Many of the shots that Cooney, Gbinije, and Johnson put up I knew weren't going in -- you could tell right off the fingers. Most of them missed, badly.
Oddly enough, the court and the spacing between the players seems so much smaller when you sit right behind the bench. Maybe I've gotten used to the "big picture" perspective from TV and from 309.

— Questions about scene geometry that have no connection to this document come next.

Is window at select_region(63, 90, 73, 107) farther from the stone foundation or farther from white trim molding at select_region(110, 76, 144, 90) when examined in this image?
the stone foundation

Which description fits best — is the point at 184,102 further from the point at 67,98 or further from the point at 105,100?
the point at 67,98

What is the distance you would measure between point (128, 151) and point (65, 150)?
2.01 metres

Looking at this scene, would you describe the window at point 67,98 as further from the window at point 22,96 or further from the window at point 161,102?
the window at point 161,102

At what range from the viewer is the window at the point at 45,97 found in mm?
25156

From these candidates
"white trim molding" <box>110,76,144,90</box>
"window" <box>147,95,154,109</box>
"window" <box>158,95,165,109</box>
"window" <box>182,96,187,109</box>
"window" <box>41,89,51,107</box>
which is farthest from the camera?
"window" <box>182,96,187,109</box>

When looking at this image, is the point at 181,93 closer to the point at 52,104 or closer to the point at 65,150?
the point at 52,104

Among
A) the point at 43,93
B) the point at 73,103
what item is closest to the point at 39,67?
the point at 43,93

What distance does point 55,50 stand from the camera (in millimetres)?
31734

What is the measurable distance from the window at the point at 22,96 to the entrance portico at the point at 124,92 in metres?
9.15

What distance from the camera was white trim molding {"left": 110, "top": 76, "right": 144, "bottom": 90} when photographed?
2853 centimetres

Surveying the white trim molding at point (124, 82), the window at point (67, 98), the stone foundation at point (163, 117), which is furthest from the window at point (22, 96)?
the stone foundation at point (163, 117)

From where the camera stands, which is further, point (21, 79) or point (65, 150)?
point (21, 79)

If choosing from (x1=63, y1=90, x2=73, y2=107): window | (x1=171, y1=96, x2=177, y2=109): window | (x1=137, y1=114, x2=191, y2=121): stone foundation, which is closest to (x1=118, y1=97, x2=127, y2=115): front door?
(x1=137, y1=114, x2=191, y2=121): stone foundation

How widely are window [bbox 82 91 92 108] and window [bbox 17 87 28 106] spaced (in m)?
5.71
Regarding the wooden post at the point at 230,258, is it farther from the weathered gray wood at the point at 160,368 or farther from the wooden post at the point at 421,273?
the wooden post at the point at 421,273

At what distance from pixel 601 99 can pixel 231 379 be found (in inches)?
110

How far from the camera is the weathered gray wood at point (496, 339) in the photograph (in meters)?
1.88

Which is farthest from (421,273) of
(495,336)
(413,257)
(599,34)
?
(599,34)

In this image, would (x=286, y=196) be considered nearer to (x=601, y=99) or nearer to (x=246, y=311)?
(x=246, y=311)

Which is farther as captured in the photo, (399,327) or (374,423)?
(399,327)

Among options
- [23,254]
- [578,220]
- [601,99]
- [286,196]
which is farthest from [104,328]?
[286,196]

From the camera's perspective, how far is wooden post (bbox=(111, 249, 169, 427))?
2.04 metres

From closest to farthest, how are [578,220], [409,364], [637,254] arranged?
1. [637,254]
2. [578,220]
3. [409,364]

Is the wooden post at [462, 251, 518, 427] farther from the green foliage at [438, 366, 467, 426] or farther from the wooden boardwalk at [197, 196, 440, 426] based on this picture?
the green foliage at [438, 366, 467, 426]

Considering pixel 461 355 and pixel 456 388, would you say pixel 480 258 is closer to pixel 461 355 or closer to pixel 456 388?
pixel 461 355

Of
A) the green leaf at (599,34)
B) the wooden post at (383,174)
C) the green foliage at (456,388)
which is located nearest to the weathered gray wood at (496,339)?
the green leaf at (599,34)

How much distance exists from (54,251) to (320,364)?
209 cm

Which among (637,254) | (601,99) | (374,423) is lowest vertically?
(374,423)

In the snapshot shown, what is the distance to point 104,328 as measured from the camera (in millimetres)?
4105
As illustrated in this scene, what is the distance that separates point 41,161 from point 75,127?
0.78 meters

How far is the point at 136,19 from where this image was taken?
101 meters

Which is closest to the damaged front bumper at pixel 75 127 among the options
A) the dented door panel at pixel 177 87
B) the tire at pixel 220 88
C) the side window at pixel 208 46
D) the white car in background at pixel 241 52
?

Cameron Indoor Stadium is a mecca for college basketball. Attached is a Duke Hall of Fame, featuring a history of the program, conference and national championship trophies, and features from the women's team as well as all other sports. I know Syracuse has its Hall at Manley/Melo Center (or thereabouts, who knows where stuff is now?), but I thought it was great having it attached to the place the games are played -- and it's open to the public even if you don't have tickets to the game. The concourses at Cameron are big enough for the capacity it sees. To get to and from the lower level seats, you enter from the baseline tunnel, AND WALK ON THE COURT. Yeah. Coach K Court. The general public walks on it. Crazy. At your seats on the lower level, there's very little leg room, you have to sit on your coat (if you bring it), and it gets quite warm. But it's an experience you walk away from smiling, even when your team loses. (I'll note that if you have upper level seating, you have an actual seat).
Looking around Cameron on Saturday night, it was, as expected, a sea of blue. Near and in front of me, I obviously saw the highest concentration of orange. Throughout the stadium, there was a smattering of orange -- a couple people together here and there. It was nice to see. The Blue Devil fans there were surprisingly polite and accommodating. Not once was I heckled or given any grief. It was the perfect mix of southern hospitality and respect for the game. Duke fans, you were great.
So yeah, I get it. I get how special Duke is, and how special Cameron Indoor Stadium is, and why these fans love everything about this school and this team so much. I probably take for granted how special of a thing we have at Syracuse and at the Carrier Dome, because I'm there so much. Maybe my experience at Duke can help me appreciate Syracuse more. Physically, they're opposite structures. But inside, both buildings can bring out the passion of college basketball fans in ways that I think very few venues across the country can.
In short, put Cameron Indoor Stadium on your bucket list.